Digital asset management (DAM) vendors are increasingly coming up with new ways for team members and the general public to access assets in their systems, without having the core software. This week, DAM vendor Picturepark released version 8.5 of its eponymous software, featuring Ports technology that users can use to readily build asset portals for websites and intranets.
CEO Ramon Forster said in a statement that "Ports provide branded or embedded access to Picturepark assets from virtually any Web location." He added that Ports allow customers to provide "pre-filtered asset collections right where users expect them — website sidebars, wiki and CRM pages, or even through fully branded standalone interfaces."
Creating Custom DAM Ports
Whether embedded or stand-alone, Ports can provide much of Picturepark’s functionality, or, for websites or online pressrooms, can primarily serve as areas for downloading assets. Ports can also be designed to require logins, but they don’t have to. For logged in uses, content is configured on the fly for that user’s permission profile. If logins are not required, the content remains the same for all users.
The process of publishing to a Port simply requires a user to drag an asset to that Port's source category, which resides in the Picturepark tree. Conversely, an asset can be removed from a port by removing it from the source category. Picturepark also enables automated workflows for managing Ports, to accommodate embargoed releases or expiring licenses. Pre-built Ports templates are included in version 8.5, but users can also create their own, modify them using a graphical editor, or buy pre-configured templates from Picturepark partners.
DAM Vendors Improve Asset Accessibility
The updated Picturepark allows images used on Web pages to be managed and served directly from the DAM software. Other improvements in the new release include enhancements to digital asset sharing, and updates to the Asset Class technology first released in 8.4, which enabled adaptive metadata that can be customized to the needs of the DAM software owner.

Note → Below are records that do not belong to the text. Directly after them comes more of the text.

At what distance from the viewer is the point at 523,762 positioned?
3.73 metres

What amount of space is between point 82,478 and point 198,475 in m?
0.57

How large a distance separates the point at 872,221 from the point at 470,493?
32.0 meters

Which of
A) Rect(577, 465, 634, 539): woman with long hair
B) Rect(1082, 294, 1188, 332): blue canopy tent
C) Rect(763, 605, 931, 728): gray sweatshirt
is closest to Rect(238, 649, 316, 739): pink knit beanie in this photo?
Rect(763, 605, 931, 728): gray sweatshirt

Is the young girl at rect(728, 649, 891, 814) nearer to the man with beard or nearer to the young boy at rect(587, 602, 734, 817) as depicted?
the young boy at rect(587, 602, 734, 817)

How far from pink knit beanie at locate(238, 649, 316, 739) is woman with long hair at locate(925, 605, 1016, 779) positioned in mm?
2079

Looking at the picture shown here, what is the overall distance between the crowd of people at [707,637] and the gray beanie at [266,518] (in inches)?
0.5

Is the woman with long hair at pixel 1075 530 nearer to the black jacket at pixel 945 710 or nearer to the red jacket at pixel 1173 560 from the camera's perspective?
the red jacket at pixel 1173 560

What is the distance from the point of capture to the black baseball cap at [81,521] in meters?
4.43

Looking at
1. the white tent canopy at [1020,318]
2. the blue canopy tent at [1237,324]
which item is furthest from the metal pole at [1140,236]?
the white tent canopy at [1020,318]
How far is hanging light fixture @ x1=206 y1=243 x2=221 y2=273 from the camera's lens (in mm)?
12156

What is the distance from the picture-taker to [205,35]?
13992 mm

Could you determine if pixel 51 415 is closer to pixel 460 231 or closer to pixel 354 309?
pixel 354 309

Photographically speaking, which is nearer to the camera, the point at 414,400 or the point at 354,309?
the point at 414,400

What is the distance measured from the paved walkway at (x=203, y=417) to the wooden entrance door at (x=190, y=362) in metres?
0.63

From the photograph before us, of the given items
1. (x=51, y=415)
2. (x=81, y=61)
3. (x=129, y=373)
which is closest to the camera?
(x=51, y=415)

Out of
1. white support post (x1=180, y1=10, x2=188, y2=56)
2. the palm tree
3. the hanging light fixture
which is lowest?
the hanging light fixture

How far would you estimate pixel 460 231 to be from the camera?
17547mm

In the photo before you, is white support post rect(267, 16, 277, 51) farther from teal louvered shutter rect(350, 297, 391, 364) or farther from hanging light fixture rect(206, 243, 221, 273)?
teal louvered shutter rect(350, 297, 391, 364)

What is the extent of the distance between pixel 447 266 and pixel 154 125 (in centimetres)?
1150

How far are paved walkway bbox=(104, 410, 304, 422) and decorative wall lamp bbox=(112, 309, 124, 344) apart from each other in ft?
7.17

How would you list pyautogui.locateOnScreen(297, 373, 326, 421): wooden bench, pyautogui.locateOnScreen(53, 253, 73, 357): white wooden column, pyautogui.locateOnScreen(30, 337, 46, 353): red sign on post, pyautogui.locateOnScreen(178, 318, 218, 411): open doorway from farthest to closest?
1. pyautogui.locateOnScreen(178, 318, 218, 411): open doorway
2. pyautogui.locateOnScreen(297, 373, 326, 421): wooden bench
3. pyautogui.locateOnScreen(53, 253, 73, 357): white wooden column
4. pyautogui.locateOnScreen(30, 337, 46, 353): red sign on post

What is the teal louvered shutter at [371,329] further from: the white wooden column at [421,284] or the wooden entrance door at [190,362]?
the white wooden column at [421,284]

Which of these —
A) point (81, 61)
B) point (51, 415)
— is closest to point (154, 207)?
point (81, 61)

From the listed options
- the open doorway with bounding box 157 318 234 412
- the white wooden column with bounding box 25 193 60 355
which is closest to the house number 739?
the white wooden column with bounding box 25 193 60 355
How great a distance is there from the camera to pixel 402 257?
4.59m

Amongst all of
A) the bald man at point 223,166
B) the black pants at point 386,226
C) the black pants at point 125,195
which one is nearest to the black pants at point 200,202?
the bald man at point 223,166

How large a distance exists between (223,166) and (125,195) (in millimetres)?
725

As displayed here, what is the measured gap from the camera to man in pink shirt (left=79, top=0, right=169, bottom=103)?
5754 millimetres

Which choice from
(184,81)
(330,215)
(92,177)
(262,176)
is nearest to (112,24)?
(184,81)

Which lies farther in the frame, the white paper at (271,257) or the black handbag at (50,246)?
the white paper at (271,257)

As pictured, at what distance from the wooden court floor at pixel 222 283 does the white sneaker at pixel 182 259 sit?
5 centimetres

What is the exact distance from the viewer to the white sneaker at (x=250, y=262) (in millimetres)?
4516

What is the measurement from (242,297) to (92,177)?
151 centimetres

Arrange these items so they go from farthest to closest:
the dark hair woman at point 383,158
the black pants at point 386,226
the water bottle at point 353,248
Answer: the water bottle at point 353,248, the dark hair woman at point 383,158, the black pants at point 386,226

Other examples of the trend of DAM vendors enhancing asset accessibility include Widen Enterprises’ recent updating of its Smartimage service, which is completely separate from its DAM software and facilitates asset distribution to team members and the public. Last week, WoodWing’s announced a mobile Review app for its Elvis DAM software, which permits a mobile user to browse and search collections, approve or reject assets, and perform other reviewing functions outside of the core software itself.